# spellchk: default program

In [1]:
from default import *

## Documentation

Read `answer/default.py` starting with the `spellchk` function and see how it solves the task of spell correction using a pre-trained language model that can predict a replacement token for a masked token in the input.

In your submission, write some beautiful documentation of your program here.

In [2]:
from io import StringIO
with StringIO("4\tit will put your maind into non-stop learning.\n \
              3\t`` Sad '' wss not the right word , of course .\n \
              5,14	Just before Myra left -- Sue was saying good-by to Cathy , and she didm't realize I was near '' .") as f:
    for (locations, spellchk_sent) in spellchk(f):
        print("{locs}\t{sent}".format(
            locs=",".join([str(i) for i in locations]),
            sent=" ".join(spellchk_sent)
        ))

4	it will put your mind into non-stop learning.
3	`` Sad '' s not the right word , of course .
5,14	Just before Myra left -- cathy was saying good-by to Cathy , and she did realize I was near '' .


In [3]:
import numpy as np

def select_correction(typo, predict):
    # return the most likely prediction for the mask token
    dist_score = [len(set(typo.lower()).intersection(set(predict[i]['token_str'])))/len(typo) for i in range(len(predict))]
    best_ind = np.argmax(dist_score)
    return predict[best_ind]['token_str']

def spellchk(fh):
    for (locations, sent) in get_typo_locations(fh):
        spellchk_sent = sent
        for i in locations:
            # predict top_k replacements only for the typo word at index i
            predict = fill_mask(
                " ".join([ sent[j] if j != i else mask for j in range(len(sent)) ]), 
                top_k=20
            )
            logging.info(predict)
            spellchk_sent[i] = select_correction(sent[i], predict)
        yield(locations, spellchk_sent)

In [4]:
with StringIO("4\tit will put your maind into non-stop learning.\n \
              3\t`` Sad '' wss not the right word , of course .\n \
              5,14	Just before Myra left -- Sue was saying good-by to Cathy , and she didm't realize I was near '' .") as f:
    for (locations, spellchk_sent) in spellchk(f):
        print("{locs}\t{sent}".format(
            locs=",".join([str(i) for i in locations]),
            sent=" ".join(spellchk_sent)
        ))

4	it will put your mind into non-stop learning.
3	`` Sad '' was not the right word , of course .
5,14	Just before Myra left -- susie was saying good-by to Cathy , and she immediately realize I was near '' .


In [5]:
import Levenshtein

def select_correction(typo, predict):
    # return the most likely prediction for the mask token
    edit_dist = [Levenshtein.distance(typo.lower(), predict[i]['token_str']) for i in range(len(predict))]
    best_ind = np.argmin(edit_dist)

• Stated problem 1:
Answer these questions about the spellchk notebook.
(a) What value of top_k is passed to fill_mask in the spellchk function?
(b) In the output printed after In [4], which word replaces "wss"?
(c) Which library does the last version of select_correction import to compute distances?
• Stated problem 2: Write out the stretch of the spellchk notebook from "return predict[best_ind]['token_str']" through "yield(locations, spellchk_sent)".

[Detection annotation records]
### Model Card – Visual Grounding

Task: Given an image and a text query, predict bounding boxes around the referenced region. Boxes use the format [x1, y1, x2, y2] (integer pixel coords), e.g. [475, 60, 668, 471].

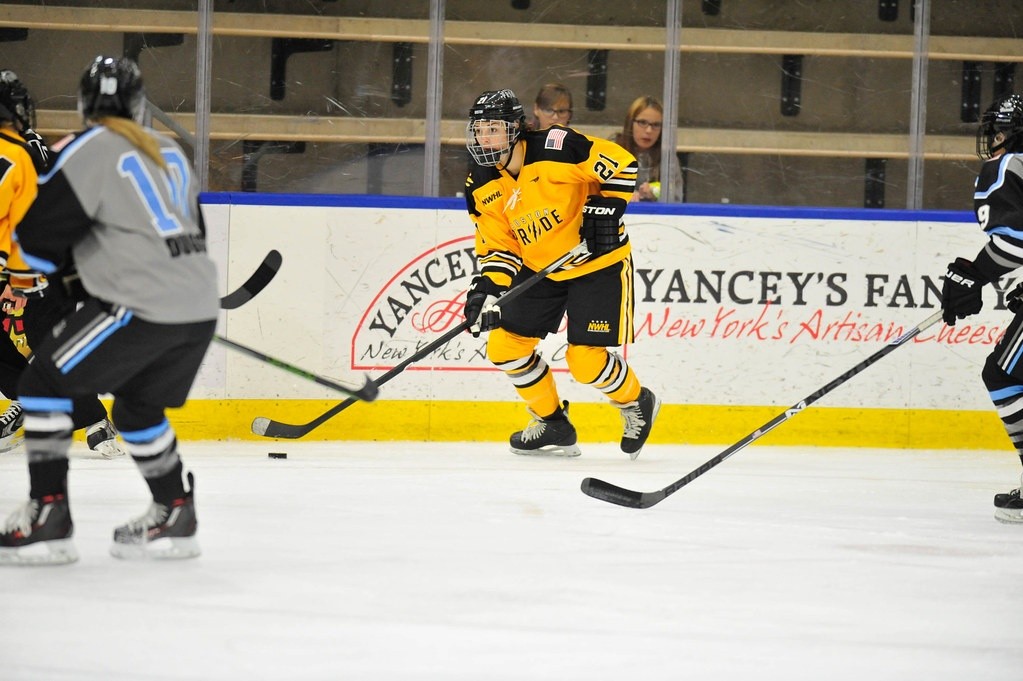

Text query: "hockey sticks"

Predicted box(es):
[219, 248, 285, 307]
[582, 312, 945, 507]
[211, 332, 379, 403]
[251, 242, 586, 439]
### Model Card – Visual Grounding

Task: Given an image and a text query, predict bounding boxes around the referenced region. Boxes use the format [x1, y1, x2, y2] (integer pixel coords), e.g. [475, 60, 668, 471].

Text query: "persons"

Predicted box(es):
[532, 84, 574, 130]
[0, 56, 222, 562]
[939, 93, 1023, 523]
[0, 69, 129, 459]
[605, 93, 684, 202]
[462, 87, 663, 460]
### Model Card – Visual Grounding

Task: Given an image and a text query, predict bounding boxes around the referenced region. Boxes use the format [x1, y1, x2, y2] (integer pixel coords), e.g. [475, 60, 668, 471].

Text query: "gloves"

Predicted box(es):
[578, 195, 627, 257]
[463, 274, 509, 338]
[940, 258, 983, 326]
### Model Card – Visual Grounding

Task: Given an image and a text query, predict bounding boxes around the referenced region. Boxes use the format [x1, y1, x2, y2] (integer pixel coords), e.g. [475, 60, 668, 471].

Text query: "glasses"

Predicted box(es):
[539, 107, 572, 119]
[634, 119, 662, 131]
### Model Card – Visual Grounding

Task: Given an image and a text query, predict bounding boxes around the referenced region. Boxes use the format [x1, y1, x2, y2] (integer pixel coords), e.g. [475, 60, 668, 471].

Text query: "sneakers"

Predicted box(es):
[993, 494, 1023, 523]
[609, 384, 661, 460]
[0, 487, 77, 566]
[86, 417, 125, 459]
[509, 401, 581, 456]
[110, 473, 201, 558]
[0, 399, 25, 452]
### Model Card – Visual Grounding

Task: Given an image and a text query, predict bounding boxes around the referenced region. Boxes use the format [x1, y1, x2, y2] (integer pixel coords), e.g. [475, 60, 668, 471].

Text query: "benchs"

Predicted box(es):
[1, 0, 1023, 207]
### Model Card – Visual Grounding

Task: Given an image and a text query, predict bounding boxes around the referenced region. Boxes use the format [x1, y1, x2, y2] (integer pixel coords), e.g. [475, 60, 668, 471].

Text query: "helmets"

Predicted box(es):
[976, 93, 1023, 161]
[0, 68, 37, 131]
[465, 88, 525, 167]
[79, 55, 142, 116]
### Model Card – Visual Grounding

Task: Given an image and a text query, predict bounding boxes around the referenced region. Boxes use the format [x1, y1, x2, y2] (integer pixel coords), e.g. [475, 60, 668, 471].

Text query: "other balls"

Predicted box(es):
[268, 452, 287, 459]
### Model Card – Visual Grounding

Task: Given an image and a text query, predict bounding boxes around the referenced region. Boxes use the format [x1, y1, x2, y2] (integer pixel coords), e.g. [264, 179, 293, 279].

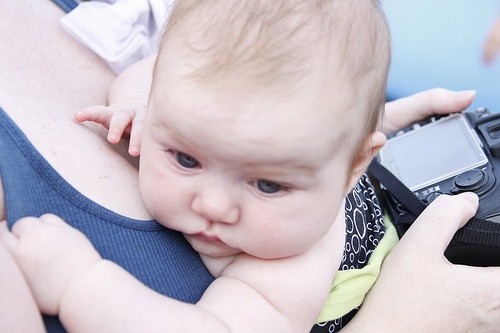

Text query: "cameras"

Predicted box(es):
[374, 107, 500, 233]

• Task result 1:
(a) 20
(b) was
(c) Levenshtein

• Task result 2:
return predict[best_ind]['token_str']

def spellchk(fh):
    for (locations, sent) in get_typo_locations(fh):
        spellchk_sent = sent
        for i in locations:
            # predict top_k replacements only for the typo word at index i
            predict = fill_mask(
                " ".join([ sent[j] if j != i else mask for j in range(len(sent)) ]), 
                top_k=20
            )
            logging.info(predict)
            spellchk_sent[i] = select_correction(sent[i], predict)
        yield(locations, spellchk_sent)